##### TEXTO PROPORCIONADO #####
Entonces, Salazar tiene que partirlas para que alcancen para las 1.500 personas que van a misa en Nuestra Señora del Coromoto cada semana. Una afluencia que, asegura, siempre aumenta en la Semana Mayor porque –a pesar de la migración en la que han salido alrededor de 3,7 millones de personas, según datos de Plataforma de Coordinación para Refugiados y Migrantes de Venezuela– la religiosidad de su comunidad aumentó en tiempos de crisis.
Y el testimonio de Salazar narra la misma visión de sus colegas: “La Semana Santa anterior fue más llevadera”.
Perseverar en Dios
En la Parroquia San Blas de la ciudad Valencia, estado Carabobo, el padre Julio Ramón Rodríguez tampoco consiguió las hostias que necesitó por la escasez de trigo. De los once años que lleva como párroco de esta iglesia, aseguró que la Semana Santa 2019 ha sido la más difícil de todas. “La participación era más plena; las donaciones, más abundantes. Había mucha alegría, pero estas cosas se han ido limitando y el transporte lo hace más difícil”, dice el sacerdote.
#####
### TAREA A:
Enumera todos los templos y topónimos que aparecen en el texto sobre la Semana Santa, sin contar los que forman parte del nombre de una organización.
### TAREA B:
Responde con datos del texto sobre la Semana Santa:
(i) ¿Cuántas personas van a misa cada semana en Nuestra Señora del Coromoto?
(ii) ¿Cuántos años lleva el padre Julio Ramón Rodríguez como párroco de la Parroquia San Blas?
(iii) ¿Por qué no consiguió ese sacerdote las hostias que necesitaba?
### TAREA C:
Transcribe del texto sobre la Semana Santa todo lo que va desde "Y el testimonio" hasta "dice el sacerdote.".
Las entradas no hacen falta para ninguna tarea.
##### ENTRADAS DE DATOS #####
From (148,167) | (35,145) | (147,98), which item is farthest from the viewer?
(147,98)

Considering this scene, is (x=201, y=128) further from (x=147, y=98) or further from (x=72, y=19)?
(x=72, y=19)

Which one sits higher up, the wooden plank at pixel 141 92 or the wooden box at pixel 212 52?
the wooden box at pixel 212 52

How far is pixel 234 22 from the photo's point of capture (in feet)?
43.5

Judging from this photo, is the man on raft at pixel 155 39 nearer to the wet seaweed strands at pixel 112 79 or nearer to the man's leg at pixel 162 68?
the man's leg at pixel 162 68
#####
### RESPUESTA ESPERADA A:
Nuestra Señora del Coromoto
Parroquia San Blas
Valencia
Carabobo

### RESPUESTA ESPERADA B:
(i) 1.500 personas.
(ii) Once años.
(iii) Por la escasez de trigo.

### RESPUESTA ESPERADA C:
Y el testimonio de Salazar narra la misma visión de sus colegas: “La Semana Santa anterior fue más llevadera”.
Perseverar en Dios
En la Parroquia San Blas de la ciudad Valencia, estado Carabobo, el padre Julio Ramón Rodríguez tampoco consiguió las hostias que necesitó por la escasez de trigo. De los once años que lleva como párroco de esta iglesia, aseguró que la Semana Santa 2019 ha sido la más difícil de todas. “La participación era más plena; las donaciones, más abundantes. Había mucha alegría, pero estas cosas se han ido limitando y el transporte lo hace más difícil”, dice el sacerdote.